# A subgroup of full measure is dense given a haar measure

I want to know why if $$\mu$$ is a haar measure on a compact $$G$$ and $$\mu(A)=\mu(G)$$ then $$A$$ is dense in $$G$$. This fact is mentioned in the wikipedia page, but I couldn't find a proof for it.

In fact, every subset of full Haar measure must be dense. This follows from the following statement, that you can also find on the wikipedia page:

Claim If $$U$$ is a nonempty open set in the locally compact group $$G$$, then the left Haar measure satisfies $$\mu(U)>0$$.

Proof: We will use the fact that Haar measure is inner regular, so there must be some compact set $$K \subset G$$ with $$\mu(K)>0$$. Given a nonempty open set $$U \subset G$$, fix some $$u\in U$$, and note that the sets $$\{gu^{-1}U: g \in K\}$$ form an open cover of $$K$$. There is a finite subcover $$\{g_ju^{-1}U: 1 \le j \le m\}$$. If $$\mu(U)=0$$ then this finite subcover, and the left-invariance of Haar measure, would yield $$\mu(K)=0$$, a contradiction.

I will assume that $$\mu (G \setminus A)=0$$. Then $$\mu (G\setminus \overline A)=0$$ and $$G\setminus \overline A$$ is open. Since Haar measure has full support this implies that $$G\setminus \overline A=\emptyset$$. Hence, $$\overline A =G$$.
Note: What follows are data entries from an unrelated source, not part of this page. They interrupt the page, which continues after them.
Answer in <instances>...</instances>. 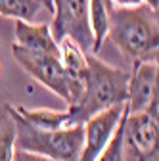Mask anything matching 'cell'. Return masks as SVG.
I'll return each instance as SVG.
<instances>
[{
  "label": "cell",
  "instance_id": "cell-1",
  "mask_svg": "<svg viewBox=\"0 0 159 161\" xmlns=\"http://www.w3.org/2000/svg\"><path fill=\"white\" fill-rule=\"evenodd\" d=\"M130 62H155L159 50V17L148 4H109L107 36Z\"/></svg>",
  "mask_w": 159,
  "mask_h": 161
},
{
  "label": "cell",
  "instance_id": "cell-2",
  "mask_svg": "<svg viewBox=\"0 0 159 161\" xmlns=\"http://www.w3.org/2000/svg\"><path fill=\"white\" fill-rule=\"evenodd\" d=\"M85 58L86 69L83 75V94L73 106H67L71 125H83L92 115L127 102L129 71L111 67L92 52H86Z\"/></svg>",
  "mask_w": 159,
  "mask_h": 161
},
{
  "label": "cell",
  "instance_id": "cell-3",
  "mask_svg": "<svg viewBox=\"0 0 159 161\" xmlns=\"http://www.w3.org/2000/svg\"><path fill=\"white\" fill-rule=\"evenodd\" d=\"M8 117L14 123L15 140L14 146L17 150H25L50 157L54 161H77L83 150V125H71L65 129L46 130L38 129L19 115L14 106H6Z\"/></svg>",
  "mask_w": 159,
  "mask_h": 161
},
{
  "label": "cell",
  "instance_id": "cell-4",
  "mask_svg": "<svg viewBox=\"0 0 159 161\" xmlns=\"http://www.w3.org/2000/svg\"><path fill=\"white\" fill-rule=\"evenodd\" d=\"M14 59L21 65V69L31 75L36 83H41L48 90H52L56 96H59L67 106H73L83 94L85 80L83 75H77L65 69L62 64V58L48 56V54H36L31 50H25L19 44L12 46Z\"/></svg>",
  "mask_w": 159,
  "mask_h": 161
},
{
  "label": "cell",
  "instance_id": "cell-5",
  "mask_svg": "<svg viewBox=\"0 0 159 161\" xmlns=\"http://www.w3.org/2000/svg\"><path fill=\"white\" fill-rule=\"evenodd\" d=\"M159 123L157 113H125L123 121V159L125 161H159Z\"/></svg>",
  "mask_w": 159,
  "mask_h": 161
},
{
  "label": "cell",
  "instance_id": "cell-6",
  "mask_svg": "<svg viewBox=\"0 0 159 161\" xmlns=\"http://www.w3.org/2000/svg\"><path fill=\"white\" fill-rule=\"evenodd\" d=\"M88 4L90 0H54L50 33L58 44L63 38H71L81 50L92 52L94 38L88 23Z\"/></svg>",
  "mask_w": 159,
  "mask_h": 161
},
{
  "label": "cell",
  "instance_id": "cell-7",
  "mask_svg": "<svg viewBox=\"0 0 159 161\" xmlns=\"http://www.w3.org/2000/svg\"><path fill=\"white\" fill-rule=\"evenodd\" d=\"M157 77L159 65L155 62H134L129 71L127 109L129 113L150 111L157 113Z\"/></svg>",
  "mask_w": 159,
  "mask_h": 161
},
{
  "label": "cell",
  "instance_id": "cell-8",
  "mask_svg": "<svg viewBox=\"0 0 159 161\" xmlns=\"http://www.w3.org/2000/svg\"><path fill=\"white\" fill-rule=\"evenodd\" d=\"M127 108L125 104L111 106L100 113L92 115L88 121L83 123V150L77 161H96L98 155L102 153V150L107 146L111 140L119 121L123 117V111Z\"/></svg>",
  "mask_w": 159,
  "mask_h": 161
},
{
  "label": "cell",
  "instance_id": "cell-9",
  "mask_svg": "<svg viewBox=\"0 0 159 161\" xmlns=\"http://www.w3.org/2000/svg\"><path fill=\"white\" fill-rule=\"evenodd\" d=\"M15 44H19L25 50L36 52V54H48V56H59V44L54 40L50 33V25L38 23L33 25L31 21L15 19Z\"/></svg>",
  "mask_w": 159,
  "mask_h": 161
},
{
  "label": "cell",
  "instance_id": "cell-10",
  "mask_svg": "<svg viewBox=\"0 0 159 161\" xmlns=\"http://www.w3.org/2000/svg\"><path fill=\"white\" fill-rule=\"evenodd\" d=\"M109 4L111 0H90L88 4V23L92 31V54H98L107 36L109 29Z\"/></svg>",
  "mask_w": 159,
  "mask_h": 161
},
{
  "label": "cell",
  "instance_id": "cell-11",
  "mask_svg": "<svg viewBox=\"0 0 159 161\" xmlns=\"http://www.w3.org/2000/svg\"><path fill=\"white\" fill-rule=\"evenodd\" d=\"M14 108L27 123H31L38 129L56 130V129L71 127V119H69L67 109L65 111H52V109H27L23 106H14Z\"/></svg>",
  "mask_w": 159,
  "mask_h": 161
},
{
  "label": "cell",
  "instance_id": "cell-12",
  "mask_svg": "<svg viewBox=\"0 0 159 161\" xmlns=\"http://www.w3.org/2000/svg\"><path fill=\"white\" fill-rule=\"evenodd\" d=\"M38 10H41V4L36 0H0V15L4 17L33 21Z\"/></svg>",
  "mask_w": 159,
  "mask_h": 161
},
{
  "label": "cell",
  "instance_id": "cell-13",
  "mask_svg": "<svg viewBox=\"0 0 159 161\" xmlns=\"http://www.w3.org/2000/svg\"><path fill=\"white\" fill-rule=\"evenodd\" d=\"M125 113H127V108L123 111V117H121V121H119V125H117L111 140L102 150V153L98 155L96 161H125L123 159V121H125Z\"/></svg>",
  "mask_w": 159,
  "mask_h": 161
},
{
  "label": "cell",
  "instance_id": "cell-14",
  "mask_svg": "<svg viewBox=\"0 0 159 161\" xmlns=\"http://www.w3.org/2000/svg\"><path fill=\"white\" fill-rule=\"evenodd\" d=\"M14 140H15L14 123L10 117H6L4 121H0V161H12L15 150Z\"/></svg>",
  "mask_w": 159,
  "mask_h": 161
},
{
  "label": "cell",
  "instance_id": "cell-15",
  "mask_svg": "<svg viewBox=\"0 0 159 161\" xmlns=\"http://www.w3.org/2000/svg\"><path fill=\"white\" fill-rule=\"evenodd\" d=\"M12 161H54L50 157H44V155H38V153H31V152H25V150H14V157Z\"/></svg>",
  "mask_w": 159,
  "mask_h": 161
},
{
  "label": "cell",
  "instance_id": "cell-16",
  "mask_svg": "<svg viewBox=\"0 0 159 161\" xmlns=\"http://www.w3.org/2000/svg\"><path fill=\"white\" fill-rule=\"evenodd\" d=\"M115 6H136V4H142V0H111Z\"/></svg>",
  "mask_w": 159,
  "mask_h": 161
},
{
  "label": "cell",
  "instance_id": "cell-17",
  "mask_svg": "<svg viewBox=\"0 0 159 161\" xmlns=\"http://www.w3.org/2000/svg\"><path fill=\"white\" fill-rule=\"evenodd\" d=\"M36 2L41 4V8H44V10H48V12L54 10V0H36Z\"/></svg>",
  "mask_w": 159,
  "mask_h": 161
},
{
  "label": "cell",
  "instance_id": "cell-18",
  "mask_svg": "<svg viewBox=\"0 0 159 161\" xmlns=\"http://www.w3.org/2000/svg\"><path fill=\"white\" fill-rule=\"evenodd\" d=\"M144 4H148L150 8H153V10H157L159 8V0H142Z\"/></svg>",
  "mask_w": 159,
  "mask_h": 161
},
{
  "label": "cell",
  "instance_id": "cell-19",
  "mask_svg": "<svg viewBox=\"0 0 159 161\" xmlns=\"http://www.w3.org/2000/svg\"><path fill=\"white\" fill-rule=\"evenodd\" d=\"M0 69H2V59H0Z\"/></svg>",
  "mask_w": 159,
  "mask_h": 161
}]
</instances>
[If $$K$$ is compact and $$U$$ is a non-empty open set then $$K \subset \bigcup_x (x+U)$$ and there is a finite subcover. If $$\mu (U)=0$$ then translation invariance gives $$\mu (K)=0$$. This implies that $$\mu$$ is the $$0$$ measure. Hence, $$\mu (U)>0$$ for any nonempty open set $$U$$].
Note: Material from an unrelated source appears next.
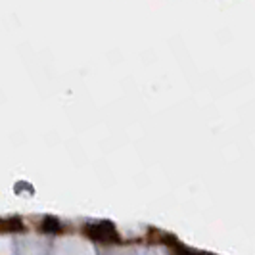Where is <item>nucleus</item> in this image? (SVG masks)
<instances>
[{"label":"nucleus","instance_id":"nucleus-1","mask_svg":"<svg viewBox=\"0 0 255 255\" xmlns=\"http://www.w3.org/2000/svg\"><path fill=\"white\" fill-rule=\"evenodd\" d=\"M87 236H90L96 242L110 244L112 240H117V232H115L112 223H98V225H87Z\"/></svg>","mask_w":255,"mask_h":255},{"label":"nucleus","instance_id":"nucleus-2","mask_svg":"<svg viewBox=\"0 0 255 255\" xmlns=\"http://www.w3.org/2000/svg\"><path fill=\"white\" fill-rule=\"evenodd\" d=\"M40 230L42 232H62V223L56 217H44L40 223Z\"/></svg>","mask_w":255,"mask_h":255}]
</instances>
• Could you explain why does a haar measure has full support? May 24 at 23:49
• If $K$ is compact and $U$ is open then $K \subset \bigcup_x (x+U)$ and there is a finite subcover,. If $\mu (U)=0$ then translation invariance gives $\mu (K)=0$. This implies that $\mu$ is the $0$ measure. May 25 at 0:00

False as stated. Let $$G$$ be $$\mathbb Z^2$$ with the discrete topology. Haar measure is counting measure. Let $$A = \left\{(x,0) \mid x \in \mathbb Z\right\}$$. Then $$A$$ is closed, $$\mu(A) = +\infty = \mu(G)$$. But $$A$$ is not dense in $$G$$.

To get the correct statement: replace $$\mu(A) = \mu(G)$$ by $$\mu(G \setminus A) = 0$$.
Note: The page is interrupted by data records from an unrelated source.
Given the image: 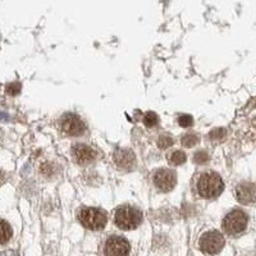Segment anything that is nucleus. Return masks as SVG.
<instances>
[{
  "mask_svg": "<svg viewBox=\"0 0 256 256\" xmlns=\"http://www.w3.org/2000/svg\"><path fill=\"white\" fill-rule=\"evenodd\" d=\"M247 223H249V218H247L246 213L240 209H236L224 217L222 226L227 235L238 236L246 231Z\"/></svg>",
  "mask_w": 256,
  "mask_h": 256,
  "instance_id": "4",
  "label": "nucleus"
},
{
  "mask_svg": "<svg viewBox=\"0 0 256 256\" xmlns=\"http://www.w3.org/2000/svg\"><path fill=\"white\" fill-rule=\"evenodd\" d=\"M59 126L67 136H81L86 131L85 122L74 113L64 114L59 121Z\"/></svg>",
  "mask_w": 256,
  "mask_h": 256,
  "instance_id": "6",
  "label": "nucleus"
},
{
  "mask_svg": "<svg viewBox=\"0 0 256 256\" xmlns=\"http://www.w3.org/2000/svg\"><path fill=\"white\" fill-rule=\"evenodd\" d=\"M78 220L86 229L100 231L107 226L108 215L105 211L99 209V207L86 206L79 209Z\"/></svg>",
  "mask_w": 256,
  "mask_h": 256,
  "instance_id": "3",
  "label": "nucleus"
},
{
  "mask_svg": "<svg viewBox=\"0 0 256 256\" xmlns=\"http://www.w3.org/2000/svg\"><path fill=\"white\" fill-rule=\"evenodd\" d=\"M198 245H200L202 253L207 254V255H215L223 250L226 241L220 232L209 231L201 236Z\"/></svg>",
  "mask_w": 256,
  "mask_h": 256,
  "instance_id": "5",
  "label": "nucleus"
},
{
  "mask_svg": "<svg viewBox=\"0 0 256 256\" xmlns=\"http://www.w3.org/2000/svg\"><path fill=\"white\" fill-rule=\"evenodd\" d=\"M114 163L119 169L131 172L136 168V156L128 149H117L113 155Z\"/></svg>",
  "mask_w": 256,
  "mask_h": 256,
  "instance_id": "10",
  "label": "nucleus"
},
{
  "mask_svg": "<svg viewBox=\"0 0 256 256\" xmlns=\"http://www.w3.org/2000/svg\"><path fill=\"white\" fill-rule=\"evenodd\" d=\"M154 183L160 191L169 192L177 183V176L171 169H158L154 173Z\"/></svg>",
  "mask_w": 256,
  "mask_h": 256,
  "instance_id": "8",
  "label": "nucleus"
},
{
  "mask_svg": "<svg viewBox=\"0 0 256 256\" xmlns=\"http://www.w3.org/2000/svg\"><path fill=\"white\" fill-rule=\"evenodd\" d=\"M72 156H73L77 164L86 167V165L92 164L95 162L96 151L86 143H76L72 147Z\"/></svg>",
  "mask_w": 256,
  "mask_h": 256,
  "instance_id": "9",
  "label": "nucleus"
},
{
  "mask_svg": "<svg viewBox=\"0 0 256 256\" xmlns=\"http://www.w3.org/2000/svg\"><path fill=\"white\" fill-rule=\"evenodd\" d=\"M129 251V242L121 236H110L105 242V256H128Z\"/></svg>",
  "mask_w": 256,
  "mask_h": 256,
  "instance_id": "7",
  "label": "nucleus"
},
{
  "mask_svg": "<svg viewBox=\"0 0 256 256\" xmlns=\"http://www.w3.org/2000/svg\"><path fill=\"white\" fill-rule=\"evenodd\" d=\"M178 123L181 127H191L193 125V118L190 114H182L178 117Z\"/></svg>",
  "mask_w": 256,
  "mask_h": 256,
  "instance_id": "18",
  "label": "nucleus"
},
{
  "mask_svg": "<svg viewBox=\"0 0 256 256\" xmlns=\"http://www.w3.org/2000/svg\"><path fill=\"white\" fill-rule=\"evenodd\" d=\"M173 145V138L169 136V134H163L159 137L158 141V146L159 149H168Z\"/></svg>",
  "mask_w": 256,
  "mask_h": 256,
  "instance_id": "17",
  "label": "nucleus"
},
{
  "mask_svg": "<svg viewBox=\"0 0 256 256\" xmlns=\"http://www.w3.org/2000/svg\"><path fill=\"white\" fill-rule=\"evenodd\" d=\"M197 193L204 198H214L219 196L224 190V183L215 172H204L200 174L196 183Z\"/></svg>",
  "mask_w": 256,
  "mask_h": 256,
  "instance_id": "1",
  "label": "nucleus"
},
{
  "mask_svg": "<svg viewBox=\"0 0 256 256\" xmlns=\"http://www.w3.org/2000/svg\"><path fill=\"white\" fill-rule=\"evenodd\" d=\"M158 122L159 117L156 116V113H154V112H147V113H145V116H143V123H145L146 127H154V126L158 125Z\"/></svg>",
  "mask_w": 256,
  "mask_h": 256,
  "instance_id": "16",
  "label": "nucleus"
},
{
  "mask_svg": "<svg viewBox=\"0 0 256 256\" xmlns=\"http://www.w3.org/2000/svg\"><path fill=\"white\" fill-rule=\"evenodd\" d=\"M1 178H3V174H1V172H0V181H1Z\"/></svg>",
  "mask_w": 256,
  "mask_h": 256,
  "instance_id": "21",
  "label": "nucleus"
},
{
  "mask_svg": "<svg viewBox=\"0 0 256 256\" xmlns=\"http://www.w3.org/2000/svg\"><path fill=\"white\" fill-rule=\"evenodd\" d=\"M198 141H200V137L196 133H187L185 137H182L181 142H182V146L192 147L198 143Z\"/></svg>",
  "mask_w": 256,
  "mask_h": 256,
  "instance_id": "14",
  "label": "nucleus"
},
{
  "mask_svg": "<svg viewBox=\"0 0 256 256\" xmlns=\"http://www.w3.org/2000/svg\"><path fill=\"white\" fill-rule=\"evenodd\" d=\"M207 160H209V155H207V153H205V151H198V153H196L195 155H193V162H195L196 164H205Z\"/></svg>",
  "mask_w": 256,
  "mask_h": 256,
  "instance_id": "20",
  "label": "nucleus"
},
{
  "mask_svg": "<svg viewBox=\"0 0 256 256\" xmlns=\"http://www.w3.org/2000/svg\"><path fill=\"white\" fill-rule=\"evenodd\" d=\"M226 136L227 131L224 128H215V129H213V131L209 133V137H210V140L213 141V142H220V141H223L226 138Z\"/></svg>",
  "mask_w": 256,
  "mask_h": 256,
  "instance_id": "15",
  "label": "nucleus"
},
{
  "mask_svg": "<svg viewBox=\"0 0 256 256\" xmlns=\"http://www.w3.org/2000/svg\"><path fill=\"white\" fill-rule=\"evenodd\" d=\"M10 237H12V228H10L9 223L0 219V245L6 244Z\"/></svg>",
  "mask_w": 256,
  "mask_h": 256,
  "instance_id": "12",
  "label": "nucleus"
},
{
  "mask_svg": "<svg viewBox=\"0 0 256 256\" xmlns=\"http://www.w3.org/2000/svg\"><path fill=\"white\" fill-rule=\"evenodd\" d=\"M186 154L183 153V151H180V150H178V151H173V153H171L168 155V162L173 165L183 164V163L186 162Z\"/></svg>",
  "mask_w": 256,
  "mask_h": 256,
  "instance_id": "13",
  "label": "nucleus"
},
{
  "mask_svg": "<svg viewBox=\"0 0 256 256\" xmlns=\"http://www.w3.org/2000/svg\"><path fill=\"white\" fill-rule=\"evenodd\" d=\"M22 90V86L19 82H12L9 83V85L6 86V94L8 95H12V96H14V95H18L19 92H21Z\"/></svg>",
  "mask_w": 256,
  "mask_h": 256,
  "instance_id": "19",
  "label": "nucleus"
},
{
  "mask_svg": "<svg viewBox=\"0 0 256 256\" xmlns=\"http://www.w3.org/2000/svg\"><path fill=\"white\" fill-rule=\"evenodd\" d=\"M236 198L241 204H254L255 201V185L251 182L240 183L235 189Z\"/></svg>",
  "mask_w": 256,
  "mask_h": 256,
  "instance_id": "11",
  "label": "nucleus"
},
{
  "mask_svg": "<svg viewBox=\"0 0 256 256\" xmlns=\"http://www.w3.org/2000/svg\"><path fill=\"white\" fill-rule=\"evenodd\" d=\"M142 222V213L140 209L132 205H122L119 206L114 214V223L119 229L132 231L137 228Z\"/></svg>",
  "mask_w": 256,
  "mask_h": 256,
  "instance_id": "2",
  "label": "nucleus"
}]
</instances>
• I corrected the question adding the condition for G to be compact, which should force the measure to be finite. thanks! May 25 at 0:21
• Good observation! I have edited my answer accordingly. May 25 at 6:31

Suppose that $$A$$is not dense in $$G$$. If $$\mu(G) < \infty$$, there is an open subset $$U$$ of $$G$$ with $$\mu(U) = 0$$. A compactness argument can be used to show that $$\mu(G) = 0$$.

I am not sure about the case of $$\mu(G) =\infty$$.